Fisher & Paykel Healthcare Too Pricey?

Australia | Nov 29 2019

Fisher & Paykel Healthcare experienced a jump in device sales during the first half but brokers remain concerned about the high price of the stock.

-Will new mask quality/features be enough to drive an improvement in US market share
-Decline in gross profit margins of around -50 basis points expected in FY20
-Launch of Vitera in the US a key catalyst for mask growth in 2020

 

By Eva Brocklehurst

Nasal high-flow therapy performed strongly for Fisher & Paykel Healthcare ((FPH)) in the first half of FY20. The company has lifted FY20 expectations for a third time this year, Wilsons notes, albeit for low-quality reasons such as FX and R&D grants.

Full-year guidance is for operating revenue of NZ$1.19bn and net profit of NZ$255-265m, which Credit Suisse assesses has absorbed a modest adverse impact from a higher assumed NZD/USD rate.

Macquarie believes the results provide a platform for the company's revenue outlook over the medium term but notes valuation multiples are priced ahead of Australasian healthcare peers, and elevated versus historical levels.

Moreover, risks remain significant and temper the view. The broker awaits feedback from the US market and new releases in early 2020, noting this is a high-quality business and the market is capitalising market-leading growth opportunities across both hospital and homecare.
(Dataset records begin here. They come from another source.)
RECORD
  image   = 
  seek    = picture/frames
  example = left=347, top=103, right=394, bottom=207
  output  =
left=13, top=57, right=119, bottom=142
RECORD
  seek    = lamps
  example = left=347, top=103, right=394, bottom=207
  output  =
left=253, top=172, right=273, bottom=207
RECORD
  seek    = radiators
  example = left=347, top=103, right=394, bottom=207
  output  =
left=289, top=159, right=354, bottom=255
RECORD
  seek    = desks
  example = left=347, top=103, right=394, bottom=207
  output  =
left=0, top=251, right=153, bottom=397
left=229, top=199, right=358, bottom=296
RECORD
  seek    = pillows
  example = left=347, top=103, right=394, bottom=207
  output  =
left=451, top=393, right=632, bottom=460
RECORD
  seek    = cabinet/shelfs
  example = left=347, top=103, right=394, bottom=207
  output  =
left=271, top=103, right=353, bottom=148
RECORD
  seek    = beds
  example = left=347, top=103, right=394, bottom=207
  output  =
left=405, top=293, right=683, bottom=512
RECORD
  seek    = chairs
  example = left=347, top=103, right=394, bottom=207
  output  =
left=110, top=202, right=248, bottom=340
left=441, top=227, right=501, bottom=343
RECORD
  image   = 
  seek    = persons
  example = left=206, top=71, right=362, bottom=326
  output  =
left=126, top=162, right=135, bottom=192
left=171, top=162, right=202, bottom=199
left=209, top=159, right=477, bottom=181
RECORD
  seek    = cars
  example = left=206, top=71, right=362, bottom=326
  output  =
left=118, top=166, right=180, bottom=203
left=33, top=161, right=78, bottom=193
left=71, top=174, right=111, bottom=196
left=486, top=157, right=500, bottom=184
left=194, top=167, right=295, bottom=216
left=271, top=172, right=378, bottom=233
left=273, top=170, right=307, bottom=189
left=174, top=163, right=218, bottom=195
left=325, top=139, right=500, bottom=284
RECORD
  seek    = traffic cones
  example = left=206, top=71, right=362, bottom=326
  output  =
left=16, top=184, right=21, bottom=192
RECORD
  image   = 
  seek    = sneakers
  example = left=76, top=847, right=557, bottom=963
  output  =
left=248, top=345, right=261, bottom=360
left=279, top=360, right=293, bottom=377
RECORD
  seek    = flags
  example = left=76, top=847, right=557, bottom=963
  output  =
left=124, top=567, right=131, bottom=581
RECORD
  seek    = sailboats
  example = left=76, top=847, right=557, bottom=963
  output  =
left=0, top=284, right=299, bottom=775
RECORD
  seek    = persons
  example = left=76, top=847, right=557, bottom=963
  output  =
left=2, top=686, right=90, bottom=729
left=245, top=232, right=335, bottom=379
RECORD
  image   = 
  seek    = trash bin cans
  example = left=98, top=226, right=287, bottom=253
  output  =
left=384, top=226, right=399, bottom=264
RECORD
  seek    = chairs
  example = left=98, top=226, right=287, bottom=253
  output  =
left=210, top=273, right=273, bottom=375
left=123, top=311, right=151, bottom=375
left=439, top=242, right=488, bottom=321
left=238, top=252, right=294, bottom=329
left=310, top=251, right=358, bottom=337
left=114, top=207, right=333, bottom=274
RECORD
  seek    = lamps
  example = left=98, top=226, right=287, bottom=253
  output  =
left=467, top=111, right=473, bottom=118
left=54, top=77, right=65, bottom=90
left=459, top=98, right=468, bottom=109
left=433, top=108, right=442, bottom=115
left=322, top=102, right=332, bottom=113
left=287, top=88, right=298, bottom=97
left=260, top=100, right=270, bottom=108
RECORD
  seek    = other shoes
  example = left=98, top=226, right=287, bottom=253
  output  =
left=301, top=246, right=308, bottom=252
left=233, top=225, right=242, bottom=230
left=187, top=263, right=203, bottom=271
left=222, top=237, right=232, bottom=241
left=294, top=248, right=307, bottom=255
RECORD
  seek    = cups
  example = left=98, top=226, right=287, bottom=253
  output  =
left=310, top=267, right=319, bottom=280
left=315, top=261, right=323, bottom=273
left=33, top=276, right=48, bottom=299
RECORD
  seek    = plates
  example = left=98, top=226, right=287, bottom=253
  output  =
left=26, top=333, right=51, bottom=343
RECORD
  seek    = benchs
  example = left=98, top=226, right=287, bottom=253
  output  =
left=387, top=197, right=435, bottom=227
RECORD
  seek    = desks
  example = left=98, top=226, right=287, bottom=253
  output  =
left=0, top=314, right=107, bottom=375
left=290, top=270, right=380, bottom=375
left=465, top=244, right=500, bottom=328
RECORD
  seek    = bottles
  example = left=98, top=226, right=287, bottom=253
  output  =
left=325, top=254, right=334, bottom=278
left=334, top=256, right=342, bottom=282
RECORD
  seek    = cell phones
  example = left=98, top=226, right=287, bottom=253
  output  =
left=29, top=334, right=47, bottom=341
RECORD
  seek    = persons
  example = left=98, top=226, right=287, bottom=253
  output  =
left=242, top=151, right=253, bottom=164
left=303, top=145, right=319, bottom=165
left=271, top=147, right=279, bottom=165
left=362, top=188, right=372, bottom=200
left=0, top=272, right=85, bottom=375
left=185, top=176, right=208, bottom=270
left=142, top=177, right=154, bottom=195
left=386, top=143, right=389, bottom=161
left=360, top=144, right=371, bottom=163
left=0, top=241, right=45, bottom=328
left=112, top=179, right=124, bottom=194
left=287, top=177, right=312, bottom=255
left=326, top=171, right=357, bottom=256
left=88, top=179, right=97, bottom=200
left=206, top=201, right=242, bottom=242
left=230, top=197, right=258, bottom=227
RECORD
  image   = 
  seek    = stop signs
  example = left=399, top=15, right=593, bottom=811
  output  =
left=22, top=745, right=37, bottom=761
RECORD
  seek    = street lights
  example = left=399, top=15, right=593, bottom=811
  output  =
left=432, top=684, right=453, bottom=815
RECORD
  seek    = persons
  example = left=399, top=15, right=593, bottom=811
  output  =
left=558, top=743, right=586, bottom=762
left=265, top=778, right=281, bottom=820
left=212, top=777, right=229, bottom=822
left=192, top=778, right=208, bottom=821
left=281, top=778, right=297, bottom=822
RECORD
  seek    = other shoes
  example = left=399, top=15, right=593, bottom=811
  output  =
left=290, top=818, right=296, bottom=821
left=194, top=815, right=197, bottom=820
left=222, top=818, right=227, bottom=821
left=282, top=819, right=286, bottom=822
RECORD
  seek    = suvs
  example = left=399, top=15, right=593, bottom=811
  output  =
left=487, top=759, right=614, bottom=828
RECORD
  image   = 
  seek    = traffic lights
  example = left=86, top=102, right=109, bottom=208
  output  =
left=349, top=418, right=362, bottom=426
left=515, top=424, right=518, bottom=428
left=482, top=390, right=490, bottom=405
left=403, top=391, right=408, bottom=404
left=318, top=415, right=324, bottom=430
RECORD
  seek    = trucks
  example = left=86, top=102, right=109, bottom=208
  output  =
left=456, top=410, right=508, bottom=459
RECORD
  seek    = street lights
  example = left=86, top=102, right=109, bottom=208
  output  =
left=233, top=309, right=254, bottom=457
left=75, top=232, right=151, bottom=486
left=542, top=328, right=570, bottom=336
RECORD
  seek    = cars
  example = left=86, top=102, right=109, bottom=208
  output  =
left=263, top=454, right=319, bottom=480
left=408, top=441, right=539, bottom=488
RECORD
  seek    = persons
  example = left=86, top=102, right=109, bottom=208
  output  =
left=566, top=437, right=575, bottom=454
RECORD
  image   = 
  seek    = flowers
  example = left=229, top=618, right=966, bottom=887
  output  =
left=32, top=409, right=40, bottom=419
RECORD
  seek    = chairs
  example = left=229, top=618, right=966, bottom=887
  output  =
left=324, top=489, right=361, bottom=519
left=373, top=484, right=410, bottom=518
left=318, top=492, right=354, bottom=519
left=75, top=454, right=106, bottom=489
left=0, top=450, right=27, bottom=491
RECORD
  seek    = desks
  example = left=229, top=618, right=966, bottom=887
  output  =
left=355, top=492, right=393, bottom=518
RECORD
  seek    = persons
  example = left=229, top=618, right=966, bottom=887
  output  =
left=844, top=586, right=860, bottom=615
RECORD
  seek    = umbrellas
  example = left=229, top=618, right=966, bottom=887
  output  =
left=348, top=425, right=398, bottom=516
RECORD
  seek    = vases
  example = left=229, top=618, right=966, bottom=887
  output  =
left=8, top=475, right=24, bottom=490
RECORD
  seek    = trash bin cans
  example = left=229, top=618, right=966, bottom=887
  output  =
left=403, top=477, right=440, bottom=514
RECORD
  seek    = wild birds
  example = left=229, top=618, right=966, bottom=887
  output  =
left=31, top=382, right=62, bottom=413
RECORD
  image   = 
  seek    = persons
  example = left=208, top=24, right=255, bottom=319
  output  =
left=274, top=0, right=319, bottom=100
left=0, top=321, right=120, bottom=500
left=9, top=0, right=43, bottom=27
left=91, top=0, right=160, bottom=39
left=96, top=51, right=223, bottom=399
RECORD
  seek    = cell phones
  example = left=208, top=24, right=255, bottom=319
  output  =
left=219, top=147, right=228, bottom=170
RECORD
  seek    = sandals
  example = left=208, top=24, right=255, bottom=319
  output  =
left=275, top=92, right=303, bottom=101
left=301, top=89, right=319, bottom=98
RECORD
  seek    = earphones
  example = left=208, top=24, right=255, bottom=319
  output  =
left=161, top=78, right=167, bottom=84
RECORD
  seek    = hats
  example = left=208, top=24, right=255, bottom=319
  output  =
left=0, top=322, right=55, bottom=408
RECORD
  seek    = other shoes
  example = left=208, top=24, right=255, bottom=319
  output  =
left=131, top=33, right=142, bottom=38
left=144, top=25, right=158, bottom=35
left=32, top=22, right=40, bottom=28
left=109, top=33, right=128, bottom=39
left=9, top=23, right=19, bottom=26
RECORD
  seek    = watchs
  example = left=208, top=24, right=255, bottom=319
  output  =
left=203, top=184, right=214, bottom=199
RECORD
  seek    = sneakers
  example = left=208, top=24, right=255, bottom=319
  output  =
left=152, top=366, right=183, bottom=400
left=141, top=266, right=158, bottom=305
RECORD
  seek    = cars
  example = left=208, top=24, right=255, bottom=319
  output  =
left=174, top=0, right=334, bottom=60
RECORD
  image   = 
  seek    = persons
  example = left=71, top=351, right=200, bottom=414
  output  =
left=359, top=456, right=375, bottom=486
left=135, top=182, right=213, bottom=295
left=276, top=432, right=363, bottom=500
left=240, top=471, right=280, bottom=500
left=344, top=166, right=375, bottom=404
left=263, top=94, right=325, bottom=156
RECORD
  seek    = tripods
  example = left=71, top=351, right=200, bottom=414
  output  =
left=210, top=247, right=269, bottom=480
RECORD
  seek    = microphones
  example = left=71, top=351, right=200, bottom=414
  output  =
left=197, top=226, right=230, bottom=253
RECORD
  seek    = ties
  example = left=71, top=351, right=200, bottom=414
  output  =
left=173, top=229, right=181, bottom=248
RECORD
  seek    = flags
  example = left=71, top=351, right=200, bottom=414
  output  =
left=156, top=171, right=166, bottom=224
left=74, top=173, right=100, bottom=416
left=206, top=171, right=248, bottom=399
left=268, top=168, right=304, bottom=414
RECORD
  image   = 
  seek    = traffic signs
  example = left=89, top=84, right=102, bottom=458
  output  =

UBS agrees that the stock is trading well above global peers on an EPS (earnings per share) growth-adjusted basis. New applications for consumables were robust in the first half, with a growth rate of 23% on a constant currency basis.

A jump in device sales was underpinned by tenders, which is a reflection of the company's dominance of humidification, UBS asserts, and less about large Airvo orders for OptiFlow use outside of the intensive care unit.

Wilsons finds a couple of characteristics of the business at odds with the valuation. The sleep business within the Homecare division faces structural challenges, given competitor activity ahead of a new round of US reimbursement reform. The broker is also not convinced the new mask quality/features are enough to drive an improvement in market share in the US.

The company still expects a decline in gross profit margins of -50 basis points in FY20 on the back of additional depreciation and start-up costs, associated with the commissioning of the second manufacturing facility in Mexico.

Macquarie was expecting a more pronounced impact on margins in the first half and suspects margins will remain relatively static over FY20. Headwinds to margins include the start-up of the Auckland manufacturing facilities in FY21. Management has highlighted an additional $20m in capital expenditure as it improves capacity in both Mexico and New Zealand.